3 Idle Computers on Network, Any way to share the processors?

coold8

Limp Gawd
Joined
Feb 25, 2006
Messages
160
Hi,

I currently have 3 computers hooked up to my GIGE network. Here are the specs:

1. AMD Athlon X2 3800+ OC'ed to 2.79ghz S939
2gb RAM DDR PC3200 Dual-Channel

2. Intel Core DUO T2600 @ 2.13ghz
2gb of DDR2 Dual-Channel (forgot speed, OCZ ram)

3. Intel Pentium 4 2.66ghz w/ HT Disabled S775
1gb of Dual-Channel DDR1

Recently, on Computer #1 I have been doing a lot of video encoding and newsgroup downloading (since that is where all my storage is). I often times find myself maxing out my CPU at 100%, while my other two computers sit there at only 1-0% CPU usage. Is there anyway I can share the CPU of the other 2 computers since they are practically doing nothing? I have a very fast network that should be able to support the tasks (it is all Gigabit with Cat6).

Thanks.
 
Sure: have one of the other machines do your NNTP downloads while you continue to do your video editing on the first machine.
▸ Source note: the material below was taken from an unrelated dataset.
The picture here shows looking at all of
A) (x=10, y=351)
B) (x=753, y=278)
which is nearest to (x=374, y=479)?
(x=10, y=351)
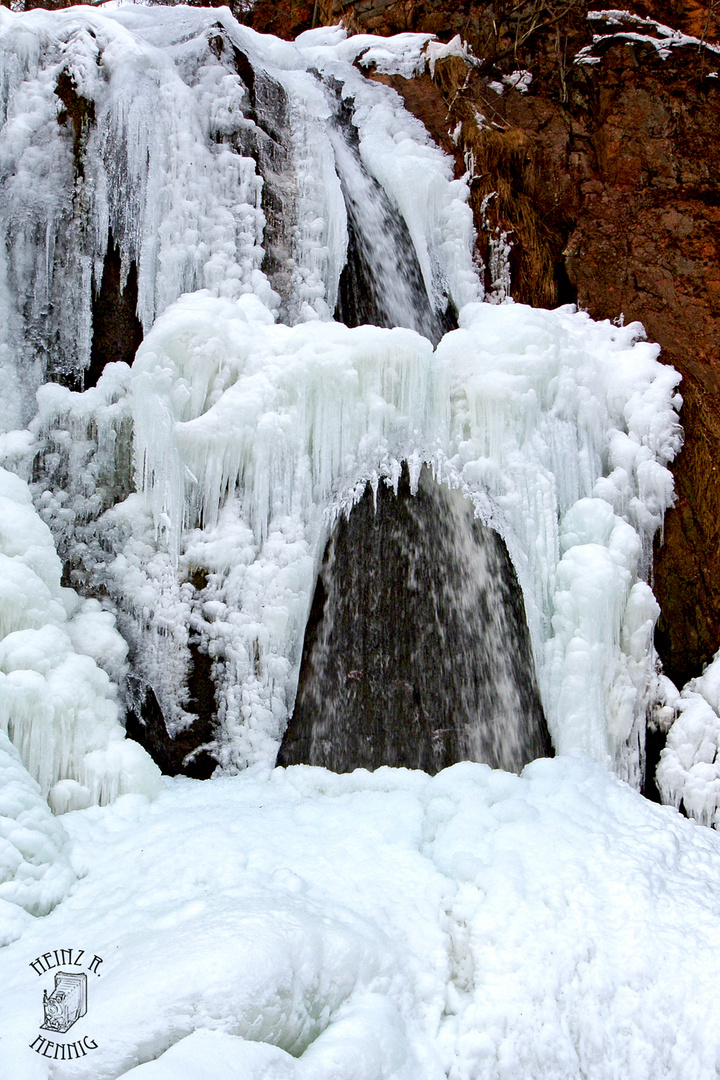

The more general answer is that, at this time, tasks can't arbitrarily be assigned to different machines in a small cluster on commercially available operating systems. There's no interactive-task load balancing, scale-out solution. Doing this for single, well-defined tasks is quite hard enough!
 
I'll give you some advice.... How usable it is to you depends on whether or not your willing to try something new.

OpenMosix baby yeah! hehe :D

Well, maybe. It's still not quite ready for the 2,6 kernel yet. But it does work. It's something called an SSI cluster service. SSI stands for Single System Image. What it does is it allows multiple computers to share process and memory loads between them, and literally act as a single computer. OpenMosix does not work well in all situations, but in a few it makes a world of difference...

Heres the deal. It does not propagate threads, instead it propgates processes. You wont see much of a difference if any on multithreaded code. Or from applications that only run one or two processes. You need applications that spawn a bunch of dual threaded processes. The number of threads dont matter so much, the number of processes do matter a whole lot.

So if you use applications that spawn a lot of processes, then it will work good for you. On the other hand if you use applications dont dont spawn many processes, then it wont work good for you.

Notice how many times I used the word "processes" It's important. The performance of the system, and how well it scales depends entirely on the number of processes your application spawns. The more the better. The less the worse.